Oligarchs accelerate social, political, cultural and economic collapse. The unchecked plunder leads to systems breakdown. The refusal to protect natural resources, or the economic engines that sustain the state, means that poverty becomes the norm and the natural world becomes a toxic wasteland. Basic institutions no longer work. Infrastructure is no longer reliable. Water, air and soil are poisoned. The population is left uneducated, untrained, impoverished, oppressed by organs of internal security and beset by despair. The state eventually goes bankrupt. Oligarchs respond to this steady deterioration by forcing workers to do more for less and launching self-destructive wars in the vain attempt to restore a lost golden age. They also insist, no matter how bad it gets, on maintaining their opulent and hedonistic lifestyles. They further tax the resources of the state, the ecosystem and the population with suicidal demands. They flee from the looming chaos into their gated compounds, modern versions of Versailles or the Forbidden City. They lose touch with reality. In the end, they are overthrown or destroy the state itself. There is no institution left in America that can be called democratic, and thus there is no internal mechanism to prevent a descent into barbarity.

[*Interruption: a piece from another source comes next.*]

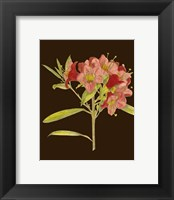 Framed Crimson Blooms IV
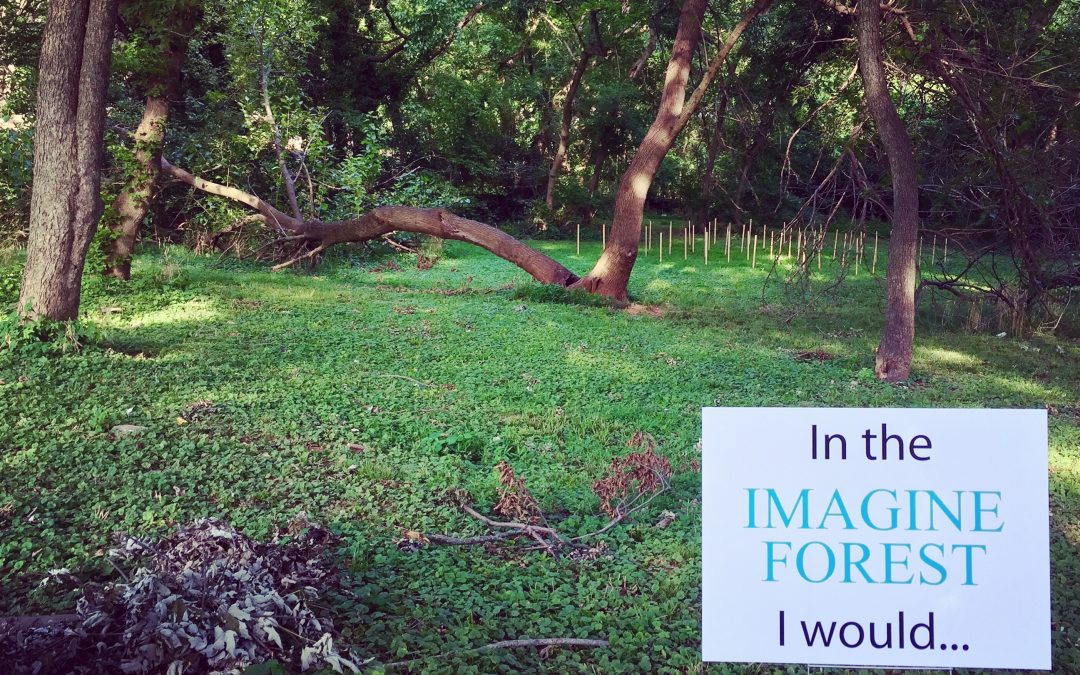 The Imagine Forest – A KaBoom Finalist!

“The political role of corporate power, the corruption of the political and representative processes by the lobbying industry, the expansion of executive power at the expense of constitutional limitations, and the degradation of political dialogue promoted by the media are the basics of the system, not excrescences upon it,” the political philosopher Sheldon Wolin wrote in “Democracy Incorporated: Managed Democracy and the Specter of Inverted Totalitarianism.” “The system would remain in place even if the Democratic Party attained a majority; and should that circumstance arise, the system will set tight limits to unwelcome changes, as if foreshadowed in the timidity of the current Democratic proposals for reform. In the last analysis, the much-lauded stability and conservatism of the American system owe nothing to lofty ideals, and everything to the irrefutable fact that it is shot through with corruption and awash in contributions primarily from wealthy and corporate donors. When a minimum of a million dollars is required of House candidates and elected judges, and when patriotism is for the draft-free to extol and for the ordinary citizen to serve, in such times it is a simple act of bad faith to claim that politics-as-we-now-know-it can miraculously cure the evils which are essential to its very existence.”
The longer we are ruled by oligarchs, the deadlier our predicament becomes, especially since the oligarchs refuse to address climate change, the greatest existential crisis to humankind. The oligarchs have many mechanisms, including wholesale surveillance, to keep us in check. They will stop at nothing to maintain the sophistry of their rule. History may not repeat itself, but it echoes. And if we don’t recognize these echoes and then revolt, we will be herded into the abattoirs that tyrannies set up at the end of their existence.